Text excerpt:
- - -

Critical data studies is the systematic study of data and its criticisms. The field was named by scholars Craig Dalton and Jim Thatcher. Prior to its naming, significant interest in critical data studies was generated by danah boyd and Kate Crawford, who posed a set of research questions for the critical study of big data and its impacts on society and culture. As its name implies, critical data studies draws heavily on the influence of critical theory which it applies to the study of data. Subsequently, others have worked to further solidify a field called critical data studies. Some of the other key scholars in this discipline include Rob Kitchin and Tracey P. Lauriault. Scholars have attempted to make sense of data through different theoretical frameworks, some of which include analyzing data technically, ethically, politically/economically, temporally/spatially, and philosophically. Some of the key academic journals related to critical data studies include the Journal of Big Data and Big Data and Society.

Motivation

In their article in which they coin the term 'critical data studies,' Dalton and Thatcher also provide several justifications as to why data studies is a discipline worthy of a critical approach. First, 'big data' is an important aspect of twenty-first century society, and the analysis of 'big data' allows for a deeper understanding of what is happening and for what reasons. Furthermore, big data as a technological tool and the information that it yields are not neutral, according to Dalton and Thatcher, making it worthy of critical analysis in order to identify and address its biases. Building off this idea, another justification for a critical approach is that the relationship between big data and society is an important one, and therefore worthy of study.  Dalton and Thatcher stress how the relationship is not an example of technological determinism, but rather how big data can shape the lives of individuals. Big data technology can cause significant changes in society's structure and in the everyday lives of people, and, being a product of society, big data technology is worthy of sociological investigation. Moreover, data sets are almost never completely raw, that is to say without any influences. Rather, data are shaped by the vision or goals of a research team, and during the data collection process, certain things are quantified, stored, sorted and even discarded by the research team. A critical approach is thus necessary in order to understand and reveal the intent behind the information being presented. Moreover, data alone cannot speak for themselves; in order to possess any concrete meaning, data must be accompanied by theoretical insight or alternative quantitative or qualitative research measures. Dalton and Thatcher argue that if one were to only think of data in terms of its exploitative power, there is no possibility of using data for revolutionary, liberatory purposes. Finally, Dalton and Thatcher propose that a critical approach in studying data allows for 'big data' to be combined with older, 'small data,' and thus create more thorough research, opening up more opportunities, questions and topics to be explored.

- - -

Data excerpts:
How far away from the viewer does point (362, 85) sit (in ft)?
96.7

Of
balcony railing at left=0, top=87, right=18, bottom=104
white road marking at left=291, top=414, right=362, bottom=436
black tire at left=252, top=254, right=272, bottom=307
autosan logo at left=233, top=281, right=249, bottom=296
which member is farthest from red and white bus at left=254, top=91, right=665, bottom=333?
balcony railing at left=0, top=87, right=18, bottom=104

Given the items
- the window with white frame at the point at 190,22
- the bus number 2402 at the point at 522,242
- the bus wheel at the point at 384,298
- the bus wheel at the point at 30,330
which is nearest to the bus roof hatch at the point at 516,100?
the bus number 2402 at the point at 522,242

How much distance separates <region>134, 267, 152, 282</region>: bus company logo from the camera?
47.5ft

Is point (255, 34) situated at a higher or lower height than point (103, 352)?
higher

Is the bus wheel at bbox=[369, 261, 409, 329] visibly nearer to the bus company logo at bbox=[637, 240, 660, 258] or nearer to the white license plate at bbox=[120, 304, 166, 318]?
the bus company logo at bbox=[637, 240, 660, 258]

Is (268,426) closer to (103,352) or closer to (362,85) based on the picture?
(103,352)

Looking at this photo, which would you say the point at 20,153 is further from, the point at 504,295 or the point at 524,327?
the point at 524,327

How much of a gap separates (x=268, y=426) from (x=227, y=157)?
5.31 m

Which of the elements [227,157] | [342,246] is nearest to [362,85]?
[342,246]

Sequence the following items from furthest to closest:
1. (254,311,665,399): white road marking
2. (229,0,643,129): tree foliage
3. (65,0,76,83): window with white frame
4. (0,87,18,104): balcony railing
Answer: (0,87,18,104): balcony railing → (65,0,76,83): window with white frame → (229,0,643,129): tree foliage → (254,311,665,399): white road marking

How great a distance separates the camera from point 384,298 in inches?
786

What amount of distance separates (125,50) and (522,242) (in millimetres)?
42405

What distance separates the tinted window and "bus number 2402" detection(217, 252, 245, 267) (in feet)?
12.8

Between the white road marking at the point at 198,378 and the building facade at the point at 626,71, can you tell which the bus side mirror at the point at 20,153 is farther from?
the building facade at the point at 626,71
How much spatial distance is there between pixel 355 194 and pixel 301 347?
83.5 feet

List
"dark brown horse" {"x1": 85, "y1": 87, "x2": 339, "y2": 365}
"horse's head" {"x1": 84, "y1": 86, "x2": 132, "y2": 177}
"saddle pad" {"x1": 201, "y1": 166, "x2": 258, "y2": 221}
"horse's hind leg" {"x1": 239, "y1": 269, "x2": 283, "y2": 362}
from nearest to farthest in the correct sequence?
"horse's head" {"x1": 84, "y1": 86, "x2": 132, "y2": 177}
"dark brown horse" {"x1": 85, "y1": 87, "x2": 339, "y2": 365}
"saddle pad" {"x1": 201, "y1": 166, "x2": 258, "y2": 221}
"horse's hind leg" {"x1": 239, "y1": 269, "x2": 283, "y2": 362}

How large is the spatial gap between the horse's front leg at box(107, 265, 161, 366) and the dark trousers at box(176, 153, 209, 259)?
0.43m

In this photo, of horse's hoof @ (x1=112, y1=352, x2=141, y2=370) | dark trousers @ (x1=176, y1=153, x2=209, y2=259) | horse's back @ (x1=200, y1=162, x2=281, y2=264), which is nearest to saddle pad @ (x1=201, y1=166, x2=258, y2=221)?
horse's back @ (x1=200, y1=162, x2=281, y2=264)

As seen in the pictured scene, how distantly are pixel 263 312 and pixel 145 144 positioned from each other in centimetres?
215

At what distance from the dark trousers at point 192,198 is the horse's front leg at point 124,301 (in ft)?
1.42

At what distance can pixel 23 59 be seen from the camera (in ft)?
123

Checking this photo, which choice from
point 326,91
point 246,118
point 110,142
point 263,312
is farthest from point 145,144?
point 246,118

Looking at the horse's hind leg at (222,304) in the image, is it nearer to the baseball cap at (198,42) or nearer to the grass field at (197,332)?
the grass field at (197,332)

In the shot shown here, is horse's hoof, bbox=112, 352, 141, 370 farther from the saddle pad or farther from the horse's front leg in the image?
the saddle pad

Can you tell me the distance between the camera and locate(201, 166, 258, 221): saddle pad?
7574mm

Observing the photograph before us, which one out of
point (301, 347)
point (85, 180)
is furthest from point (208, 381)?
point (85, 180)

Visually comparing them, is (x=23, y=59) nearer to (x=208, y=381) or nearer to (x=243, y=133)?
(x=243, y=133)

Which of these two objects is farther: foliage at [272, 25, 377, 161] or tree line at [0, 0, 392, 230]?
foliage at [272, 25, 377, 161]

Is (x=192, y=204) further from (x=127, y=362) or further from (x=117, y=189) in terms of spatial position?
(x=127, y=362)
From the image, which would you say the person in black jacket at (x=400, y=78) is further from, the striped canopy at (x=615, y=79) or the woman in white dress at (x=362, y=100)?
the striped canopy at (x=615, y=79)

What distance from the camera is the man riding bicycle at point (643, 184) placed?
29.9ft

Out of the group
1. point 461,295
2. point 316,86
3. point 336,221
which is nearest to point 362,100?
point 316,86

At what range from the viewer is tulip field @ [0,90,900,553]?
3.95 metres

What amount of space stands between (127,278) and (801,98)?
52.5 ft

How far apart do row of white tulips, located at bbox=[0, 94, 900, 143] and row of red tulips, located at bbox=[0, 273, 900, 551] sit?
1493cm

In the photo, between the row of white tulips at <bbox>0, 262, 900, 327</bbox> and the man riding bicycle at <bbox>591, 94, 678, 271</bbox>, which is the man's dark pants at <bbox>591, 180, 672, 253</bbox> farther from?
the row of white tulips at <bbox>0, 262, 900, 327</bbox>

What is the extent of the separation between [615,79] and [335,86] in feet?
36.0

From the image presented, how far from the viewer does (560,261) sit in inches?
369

- - -

Given task: Resume the passage on critical data studies, starting after its final sentence.

Exercise result:
Issues and concerns for critical data scholars

The use of data in modern society brings about new ways of understanding and measuring the world, but also brings with it certain concerns or issues. Data scholars attempt to bring some of these issues to light in their quest to be critical of data. Rob Kitchin identifies both technical and organizational issues of data, as well as some normative and ethical questions. Technical and organization issues concerning data range from the scope of datasets, access to the data, the quality of the data, the integration of the data, the application of analytics and ecological fallacies, as well as the skills and organizational capabilities of the research team. Some of the normative and ethical concerns addressed by Kitchin include surveillance through one's data (dataveillance), the privacy of one's data, the ownership of one's data, the security of one's data, anticipatory or corporate governance, and profiling individuals by their data. All of these concerns must be taken into account by scholars of data in their objective to be critical.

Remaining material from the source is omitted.